• Text section
════════════════════
NOW, THEREFORE, in consideration of the premises set forth in the
foregoing Preliminary Statement, and in consideration of the mutual promises
contained hereinbelow and of other good and valuable consideration, the receipt,
sufficiency and adequacy of which the Parties do hereby acknowledge, the Parties
do hereby agree as follows:
A. AMENDMENT TO LOAN AGREEMENT; CONSENTS REQUIRED THEREUNDER.
1. The Loan Agreement is hereby amended as follows:
(a) Any references to the "Consolidating Loan Agreement" shall
mean the Loan Agreement as amended by this Agreement.
(b) Lender's obligation to make any advances under the Stock Loan
is hereby terminated and any provisions contained in the Loan
Agreement related thereto or to the administration thereof or
the collateral security therefor are hereby deleted. Further,
any impositions upon or obligations of Swine Investment under
the Loan Agreement are hereby terminated, and any reference
thereto is hereby deleted.
════════════════════
• Data provided
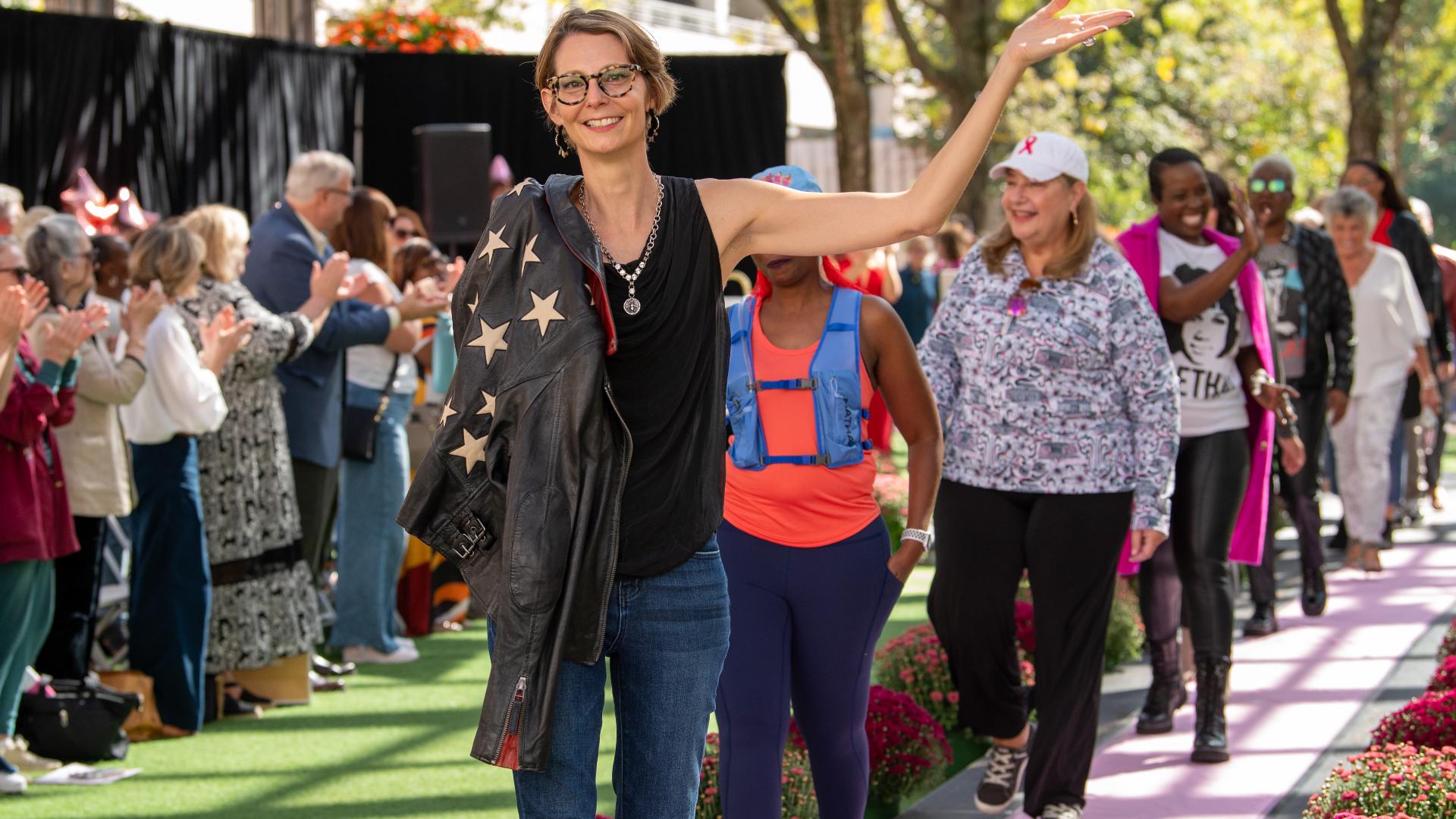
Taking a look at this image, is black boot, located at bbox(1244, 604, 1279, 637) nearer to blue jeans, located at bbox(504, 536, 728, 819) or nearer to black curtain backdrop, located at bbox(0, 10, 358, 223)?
════════════════════
• Complete the following
**a)** Transcribe the part of the loan agreement amendment that opens with the words containing "NOW, THEREFORE, in" and closes with "by this Agreement.".
**b)** Determine whether each statement below agrees with the loan agreement amendment, answering yes or no and quoting the deciding words. (i) The Lender's obligation to make advances under the Stock Loan is terminated. (ii) References to the "Consolidating Loan Agreement" mean the Loan Agreement as it stood before this Agreement. (iii) The obligations of Swine Investment under the Loan Agreement remain in effect.

• Worked solutions
**a)**
NOW, THEREFORE, in consideration of the premises set forth in the
foregoing Preliminary Statement, and in consideration of the mutual promises
contained hereinbelow and of other good and valuable consideration, the receipt,
sufficiency and adequacy of which the Parties do hereby acknowledge, the Parties
do hereby agree as follows:
A. AMENDMENT TO LOAN AGREEMENT; CONSENTS REQUIRED THEREUNDER.
1. The Loan Agreement is hereby amended as follows:
(a) Any references to the "Consolidating Loan Agreement" shall
mean the Loan Agreement as amended by this Agreement.

**b)**
(i) Yes: "Lender's obligation to make any advances under the Stock Loan is hereby terminated"
(ii) No: "shall mean the Loan Agreement as amended by this Agreement"
(iii) No: "any impositions upon or obligations of Swine Investment under the Loan Agreement are hereby terminated"